Task prompt | Each line of the records is to be returned verbatim, with the images omitted.

Pictures with short captions |
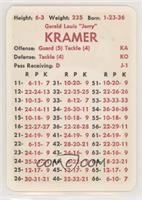 Jerry Kramer (Defense: Tackle (4))
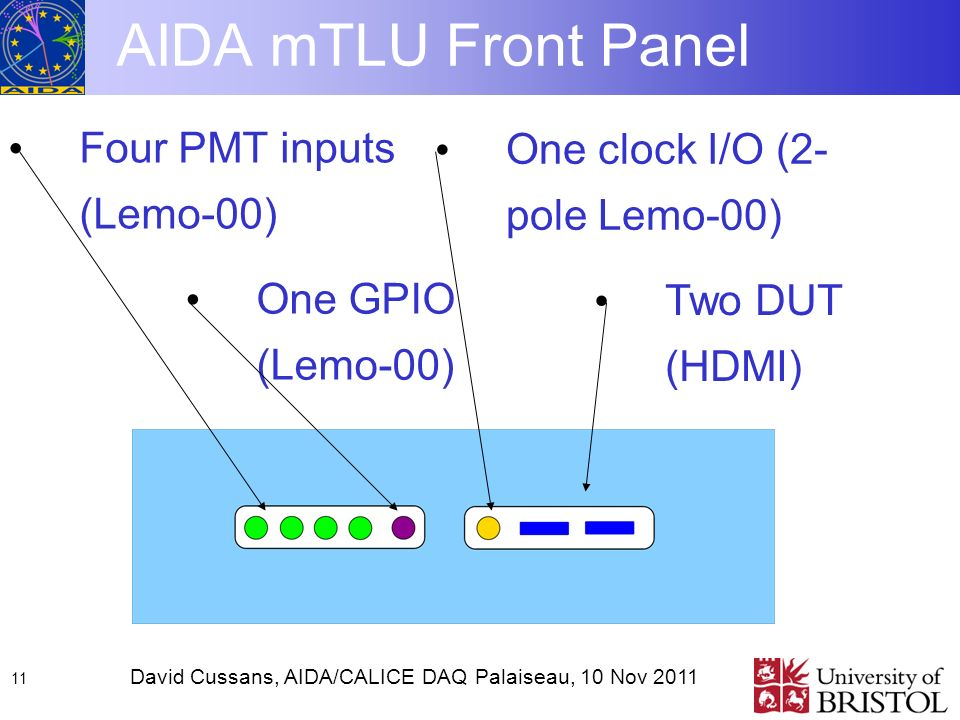 David Cussans, AIDA/CALICE DAQ Palaiseau, 10 Nov AIDA mTLU Front Panel Four PMT inputs (Lemo-00) One GPIO (Lemo-00) One clock I/O (2- pole Lemo-00) Two DUT (HDMI)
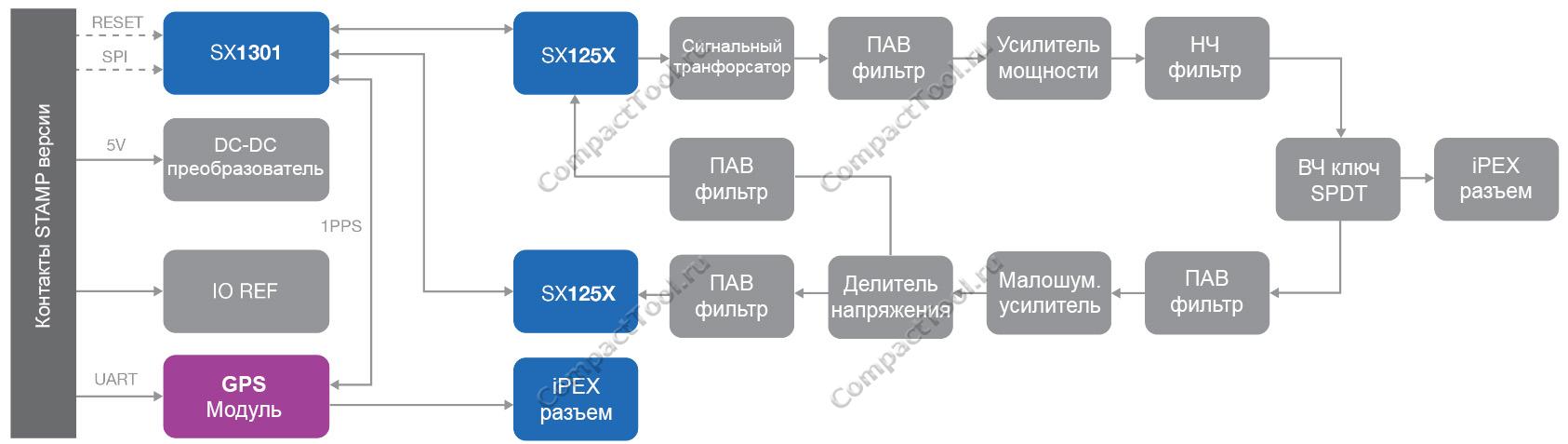 Блок-схема RAK2245 Stamp Edition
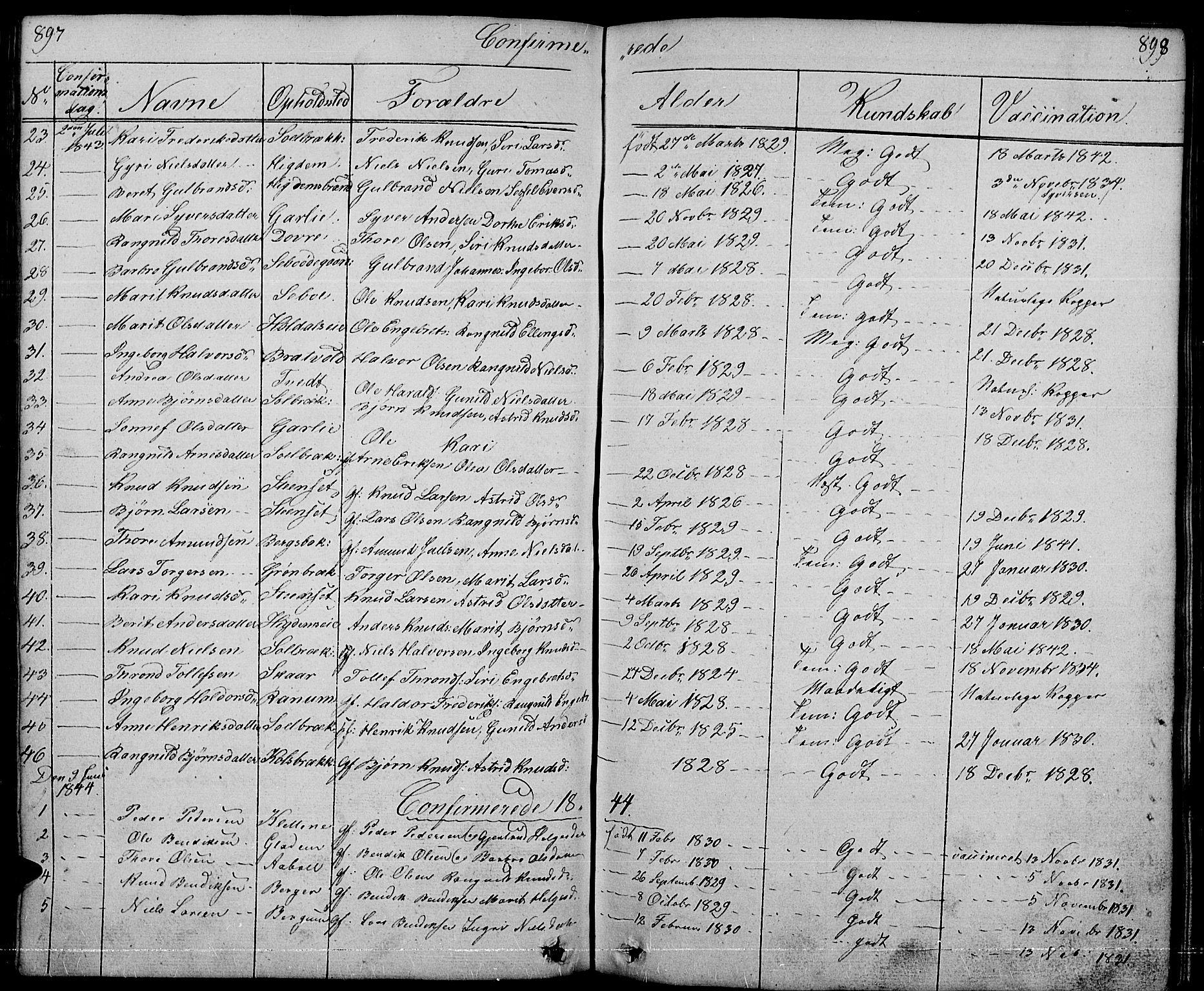 SAH, Nord-Aurdal prestekontor, Klokkerbok nr. 1, 1834-1887, s. 897-898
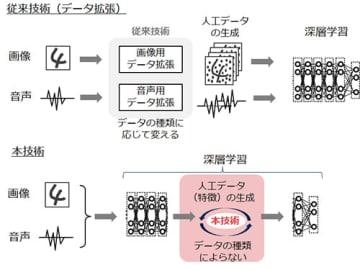 従来技術との違い(画像:日本電気株式会社の発表資料より)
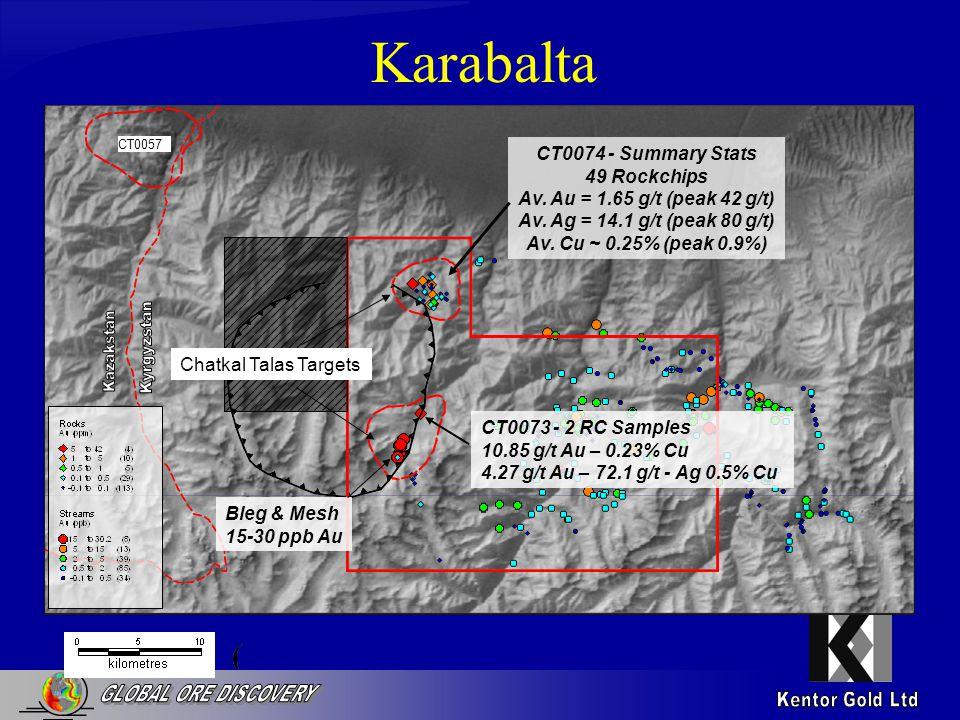 Karabalta CT0074 - Summary Stats 49 Rockchips Av. Au = 1.65 g/t (peak 42 g/t) Av.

Solution |
 Jerry Kramer (Defense: Tackle (4))
 David Cussans, AIDA/CALICE DAQ Palaiseau, 10 Nov AIDA mTLU Front Panel Four PMT inputs (Lemo-00) One GPIO (Lemo-00) One clock I/O (2- pole Lemo-00) Two DUT (HDMI)
 Блок-схема RAK2245 Stamp Edition
 SAH, Nord-Aurdal prestekontor, Klokkerbok nr. 1, 1834-1887, s. 897-898
 従来技術との違い(画像:日本電気株式会社の発表資料より)
 Karabalta CT0074 - Summary Stats 49 Rockchips Av. Au = 1.65 g/t (peak 42 g/t) Av.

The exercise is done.